Investing in commercial real estate is a great way for an individual to diversify their portfolios. Too often, investors become overly concentrated in a mix of traditional stocks, bonds and equities. The ability to invest in real estate securities—online or otherwise—is an excellent way for investors to add commercial real estate to their portfolios. Those looking to preserve liquidity may opt to invest in an eREIT whereas those with a longer-term mindset may want to consider investing with a sponsor directly through a syndication or fund.
In either case, online real estate syndication platforms have made investing in commercial real estate easier and more transparent than ever.
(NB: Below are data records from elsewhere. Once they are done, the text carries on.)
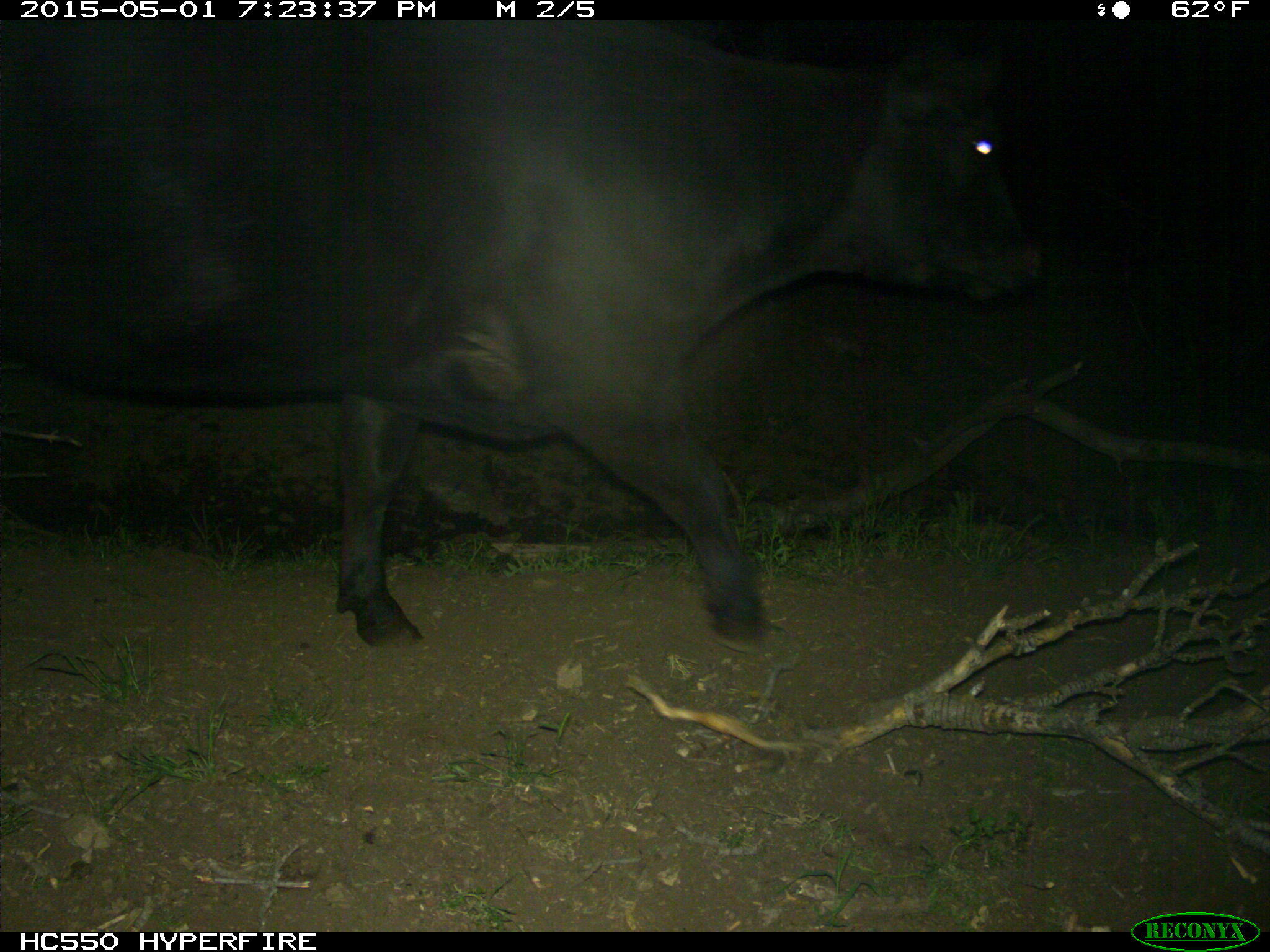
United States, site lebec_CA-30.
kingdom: Animalia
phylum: Chordata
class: Mammalia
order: Artiodactyla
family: Bovidae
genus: Bos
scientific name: Bos taurus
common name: domestic cow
Bos taurus (domestic cow).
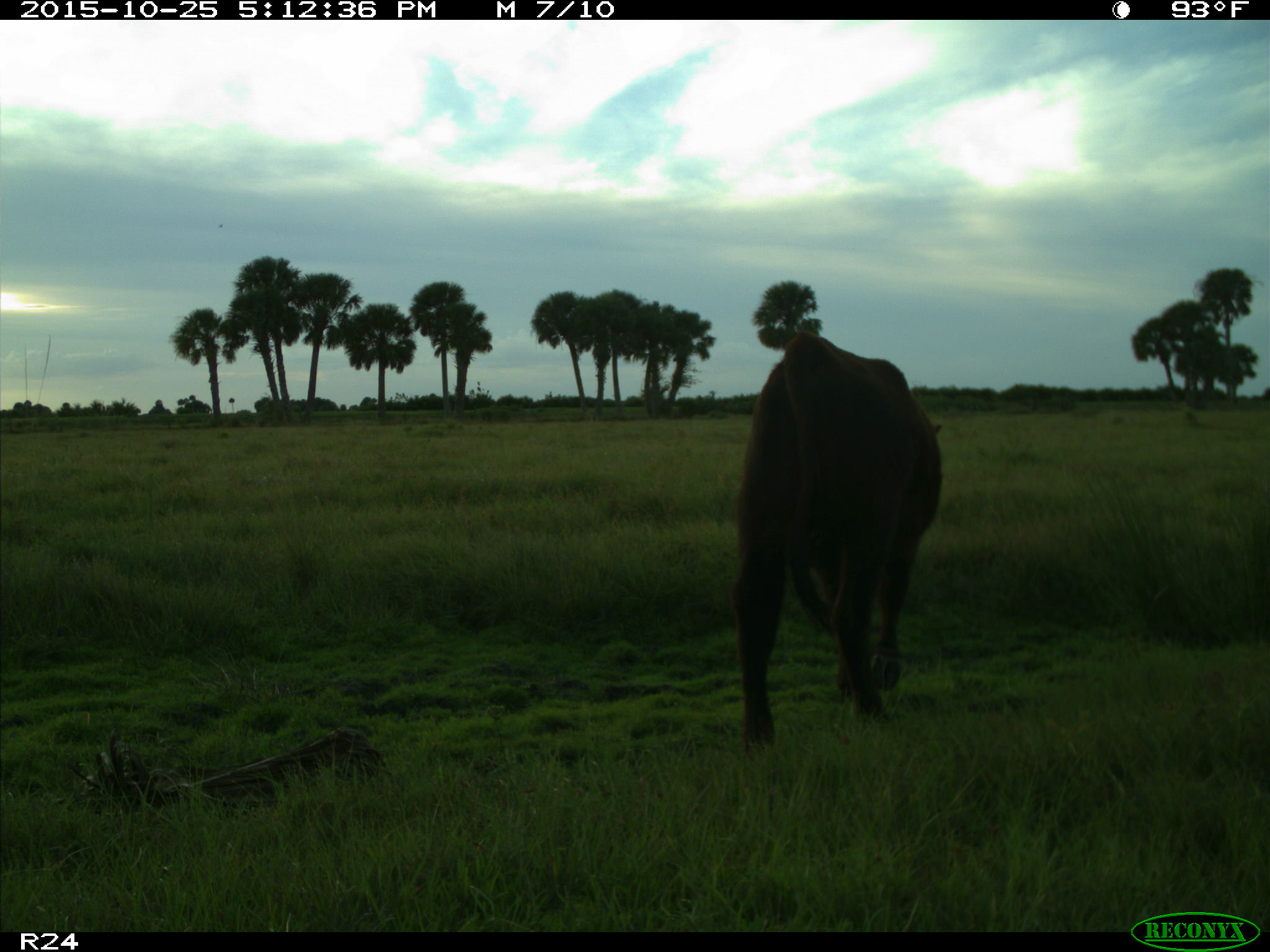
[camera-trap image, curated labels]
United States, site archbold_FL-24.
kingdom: Animalia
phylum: Chordata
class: Mammalia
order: Artiodactyla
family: Bovidae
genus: Bos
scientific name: Bos taurus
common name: domestic cow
The commercial real estate “crowdfunding” marketplace is growing with remarkable speed. There are new platforms emerging each year in an effort to take away market share from those who are more established. As lenders become more comfortable with these platforms, it is expected that more sponsors will utilize them as a way of raising both debt and equity for their syndications.
That said, determining which platform is “best” is no easy task. Each offers something slightly different. The five platforms featured here today are among the best real estate syndication platforms in 2022 and are among those any prospective sponsor or investor will want to consider.